October 2013 Court of Claims Update
The Appellate Division, Fourth Department provides a cautionary tale that the failure to strictly comply with the Court of Claims Act can be fatal to a claim.
On September 27, 2013, the Fourth Department issued its Memorandum and Order in the matter of Zoeckler v State of New York, Slip Op 13-00148 [4th Dept. 2013]. In Zoeckler, plaintiff was granted permission from the Court of Claims to late file a claim against the State of New York. Plaintiff then served the claim on the Attorney General by regular mail instead of by certified mail, return receipt requested, as is required by Section 11 of the Court of Claims Act.
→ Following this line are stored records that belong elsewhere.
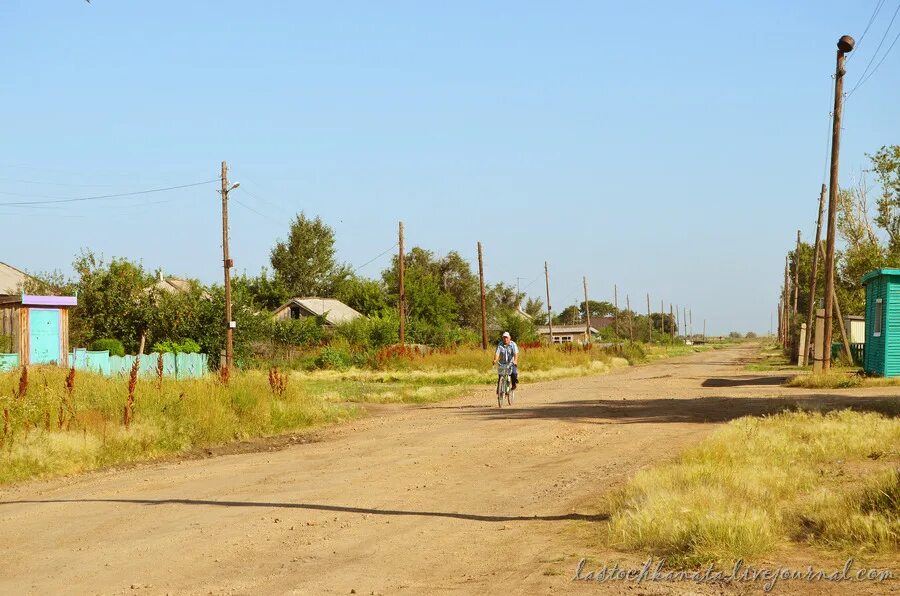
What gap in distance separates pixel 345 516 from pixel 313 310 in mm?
67603

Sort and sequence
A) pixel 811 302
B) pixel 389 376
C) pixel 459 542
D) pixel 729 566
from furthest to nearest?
pixel 811 302, pixel 389 376, pixel 459 542, pixel 729 566

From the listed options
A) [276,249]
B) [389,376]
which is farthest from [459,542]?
[276,249]

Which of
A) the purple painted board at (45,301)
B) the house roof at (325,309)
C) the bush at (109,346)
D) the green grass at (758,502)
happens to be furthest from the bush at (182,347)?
the green grass at (758,502)

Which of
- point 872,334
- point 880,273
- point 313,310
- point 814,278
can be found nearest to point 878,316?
point 872,334

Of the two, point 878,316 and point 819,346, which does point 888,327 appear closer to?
point 878,316

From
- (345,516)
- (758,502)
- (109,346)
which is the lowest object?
(345,516)

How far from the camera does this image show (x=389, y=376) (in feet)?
140

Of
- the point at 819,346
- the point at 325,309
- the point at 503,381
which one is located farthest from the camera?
the point at 325,309

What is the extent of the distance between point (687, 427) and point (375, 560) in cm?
1144

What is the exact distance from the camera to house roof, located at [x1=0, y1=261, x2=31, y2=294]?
4800cm

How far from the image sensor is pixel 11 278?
50500 mm

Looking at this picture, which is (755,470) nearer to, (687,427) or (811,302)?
(687,427)

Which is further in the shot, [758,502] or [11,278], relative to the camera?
[11,278]

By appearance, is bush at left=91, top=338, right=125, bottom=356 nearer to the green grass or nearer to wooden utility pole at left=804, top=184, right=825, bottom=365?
wooden utility pole at left=804, top=184, right=825, bottom=365
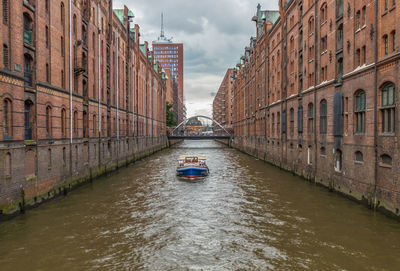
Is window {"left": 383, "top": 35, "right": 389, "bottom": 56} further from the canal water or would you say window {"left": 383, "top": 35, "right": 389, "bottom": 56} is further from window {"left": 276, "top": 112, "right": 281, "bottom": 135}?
window {"left": 276, "top": 112, "right": 281, "bottom": 135}

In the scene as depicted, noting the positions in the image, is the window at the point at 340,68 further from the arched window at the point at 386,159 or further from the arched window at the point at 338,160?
the arched window at the point at 386,159

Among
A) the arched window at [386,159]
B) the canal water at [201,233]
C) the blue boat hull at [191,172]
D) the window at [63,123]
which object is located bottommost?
the canal water at [201,233]

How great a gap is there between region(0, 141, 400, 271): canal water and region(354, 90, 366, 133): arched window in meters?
4.23

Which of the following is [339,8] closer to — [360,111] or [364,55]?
[364,55]

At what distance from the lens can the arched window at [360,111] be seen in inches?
644

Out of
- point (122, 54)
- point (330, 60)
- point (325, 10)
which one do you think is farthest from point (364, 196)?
point (122, 54)

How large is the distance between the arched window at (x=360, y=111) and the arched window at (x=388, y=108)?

Twenty (20) months after service of its answer the State of New York moved to dismiss the claim on the ground that the court lacked subject matter jurisdiction of the matter on the basis of the improper service.
In a unanimous decision, the Fourth Department affirmed the Court of Claims order which dismissed the claim. The Court reminded practitioners that “nothing less than strict compliance with the jurisdictional requirements of the Court of Claims Act is necessary.” Failure to properly serve the claim deprives the Court of Claims of subject matter jurisdiction. In addition, the Court held that the sixty (60) day waiver provision of CPLR 3211 was also not available to the claimant as failure to properly serve the claim does not result in a failure of personal jurisdiction but instead a failure of subject matter jurisdiction “which may not be waived.” Further, CPLR 2001 may not be used to correct the error as it is jurisdictional in nature. Accordingly, the claim was dismissed in its entirety.
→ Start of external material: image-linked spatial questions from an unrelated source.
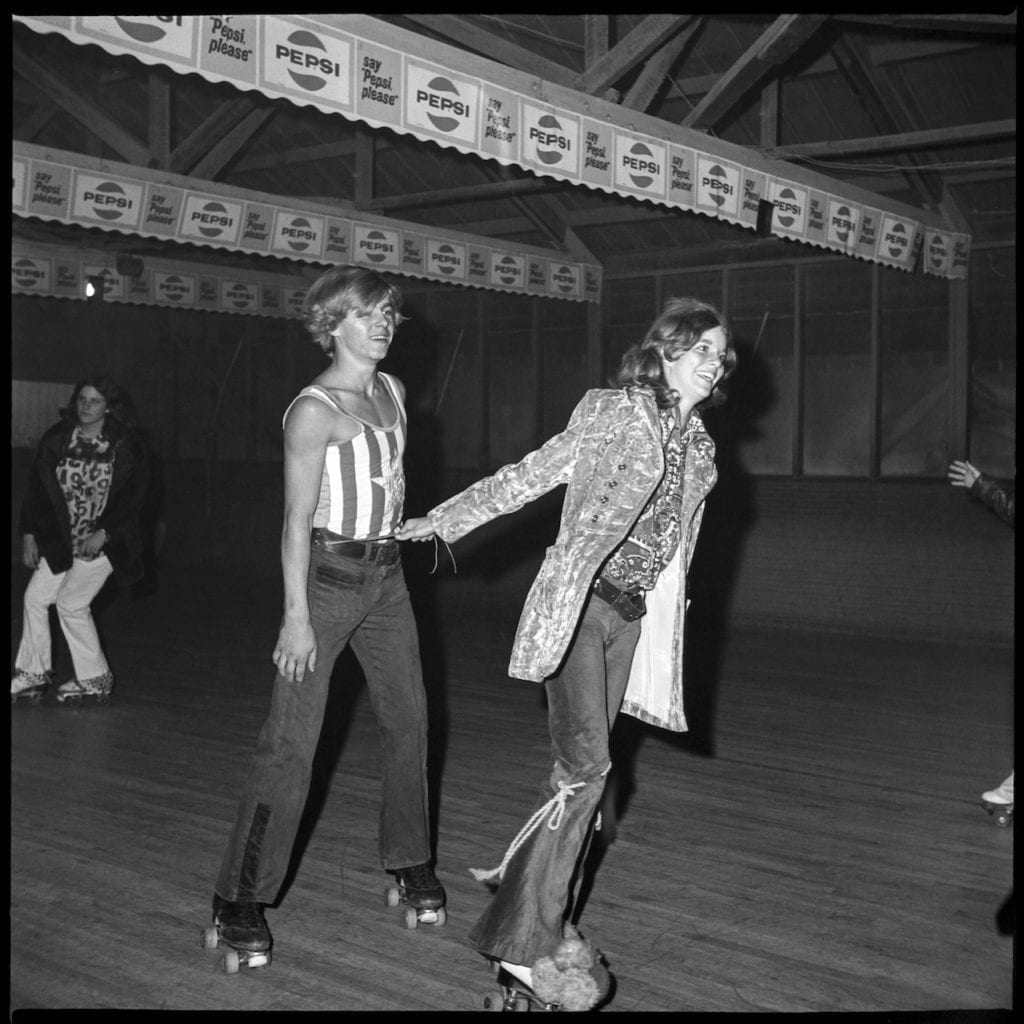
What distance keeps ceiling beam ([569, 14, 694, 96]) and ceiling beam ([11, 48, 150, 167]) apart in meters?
3.85

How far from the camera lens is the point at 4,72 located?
10.3 ft

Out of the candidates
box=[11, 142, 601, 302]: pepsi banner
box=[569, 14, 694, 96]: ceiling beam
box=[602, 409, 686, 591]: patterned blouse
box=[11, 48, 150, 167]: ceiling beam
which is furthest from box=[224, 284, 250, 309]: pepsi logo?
box=[602, 409, 686, 591]: patterned blouse

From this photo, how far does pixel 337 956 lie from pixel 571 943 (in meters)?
0.70

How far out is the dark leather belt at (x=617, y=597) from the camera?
3100 millimetres

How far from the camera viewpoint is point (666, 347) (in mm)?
3189

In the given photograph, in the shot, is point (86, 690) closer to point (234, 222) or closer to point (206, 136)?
point (234, 222)

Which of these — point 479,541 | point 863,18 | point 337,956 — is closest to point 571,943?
point 337,956

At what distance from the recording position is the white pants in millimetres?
6891

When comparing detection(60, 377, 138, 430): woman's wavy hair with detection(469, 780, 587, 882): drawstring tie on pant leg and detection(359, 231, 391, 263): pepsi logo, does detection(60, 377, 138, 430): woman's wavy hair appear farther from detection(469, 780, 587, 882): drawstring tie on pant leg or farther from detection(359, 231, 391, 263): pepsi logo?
detection(469, 780, 587, 882): drawstring tie on pant leg

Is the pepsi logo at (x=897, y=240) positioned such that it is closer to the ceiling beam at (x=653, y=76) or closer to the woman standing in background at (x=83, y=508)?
the ceiling beam at (x=653, y=76)

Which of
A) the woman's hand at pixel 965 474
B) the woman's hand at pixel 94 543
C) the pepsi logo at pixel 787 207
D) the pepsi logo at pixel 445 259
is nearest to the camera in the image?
the woman's hand at pixel 965 474

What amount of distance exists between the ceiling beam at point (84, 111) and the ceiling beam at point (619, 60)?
3853 mm

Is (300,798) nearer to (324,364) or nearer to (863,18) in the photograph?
(863,18)

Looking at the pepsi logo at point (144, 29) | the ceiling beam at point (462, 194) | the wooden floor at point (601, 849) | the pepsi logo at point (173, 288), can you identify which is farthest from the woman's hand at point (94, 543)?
the pepsi logo at point (173, 288)
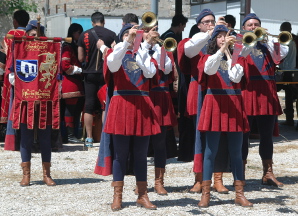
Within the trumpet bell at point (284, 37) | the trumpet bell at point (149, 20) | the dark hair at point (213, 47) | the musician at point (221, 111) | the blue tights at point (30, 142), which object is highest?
the trumpet bell at point (149, 20)

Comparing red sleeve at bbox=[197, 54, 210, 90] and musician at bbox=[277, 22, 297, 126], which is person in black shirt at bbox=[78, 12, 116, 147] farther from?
red sleeve at bbox=[197, 54, 210, 90]

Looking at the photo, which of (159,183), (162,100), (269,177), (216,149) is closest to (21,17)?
(162,100)

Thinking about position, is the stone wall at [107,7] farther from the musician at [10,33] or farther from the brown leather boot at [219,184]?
the brown leather boot at [219,184]

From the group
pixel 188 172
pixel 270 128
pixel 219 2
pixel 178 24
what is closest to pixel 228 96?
pixel 270 128

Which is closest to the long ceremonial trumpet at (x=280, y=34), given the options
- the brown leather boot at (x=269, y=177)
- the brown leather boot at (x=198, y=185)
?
the brown leather boot at (x=269, y=177)

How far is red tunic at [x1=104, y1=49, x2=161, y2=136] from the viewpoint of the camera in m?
6.06

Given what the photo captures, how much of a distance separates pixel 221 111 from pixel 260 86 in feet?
3.81

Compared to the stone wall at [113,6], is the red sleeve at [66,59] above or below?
below

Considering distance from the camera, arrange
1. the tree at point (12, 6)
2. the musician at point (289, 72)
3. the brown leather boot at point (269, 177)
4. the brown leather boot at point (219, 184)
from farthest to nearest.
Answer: the tree at point (12, 6)
the musician at point (289, 72)
the brown leather boot at point (269, 177)
the brown leather boot at point (219, 184)

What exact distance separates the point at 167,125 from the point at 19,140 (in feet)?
5.93

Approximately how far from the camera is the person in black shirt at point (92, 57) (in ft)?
33.4

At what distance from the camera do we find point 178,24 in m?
9.62

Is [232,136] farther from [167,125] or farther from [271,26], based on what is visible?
[271,26]

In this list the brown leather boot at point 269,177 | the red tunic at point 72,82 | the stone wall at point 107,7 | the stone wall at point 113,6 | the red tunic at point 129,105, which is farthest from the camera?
the stone wall at point 113,6
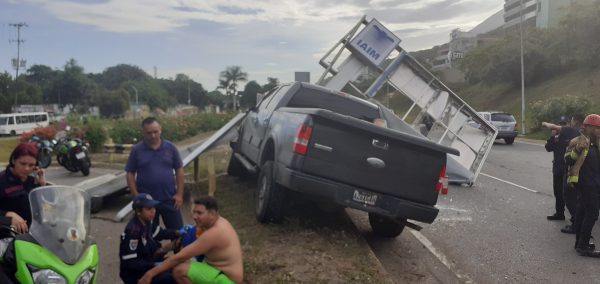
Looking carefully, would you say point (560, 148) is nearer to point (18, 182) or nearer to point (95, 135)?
point (18, 182)

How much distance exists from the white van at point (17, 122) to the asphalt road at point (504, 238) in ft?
143

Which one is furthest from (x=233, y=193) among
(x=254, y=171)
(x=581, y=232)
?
(x=581, y=232)

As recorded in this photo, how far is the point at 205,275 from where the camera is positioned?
385cm

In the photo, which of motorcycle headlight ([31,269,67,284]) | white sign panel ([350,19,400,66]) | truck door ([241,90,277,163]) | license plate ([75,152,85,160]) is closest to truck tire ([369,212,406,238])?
truck door ([241,90,277,163])

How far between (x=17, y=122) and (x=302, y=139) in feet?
160

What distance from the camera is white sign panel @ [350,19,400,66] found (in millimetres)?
11266

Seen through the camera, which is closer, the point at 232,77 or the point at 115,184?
the point at 115,184

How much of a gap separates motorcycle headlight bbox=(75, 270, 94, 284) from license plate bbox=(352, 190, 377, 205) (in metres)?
3.22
A simple lesson is to be learned. Failing to strictly comply with the requirements contained in the Court of Claims Act is done so at your own peril. Simply serving by regular mail, rather than certified mail, is fatal. All counsel who practice in the Court of Claims would do well to remind themselves and maybe more importantly their staff, of the necessity that service occur by certified mail.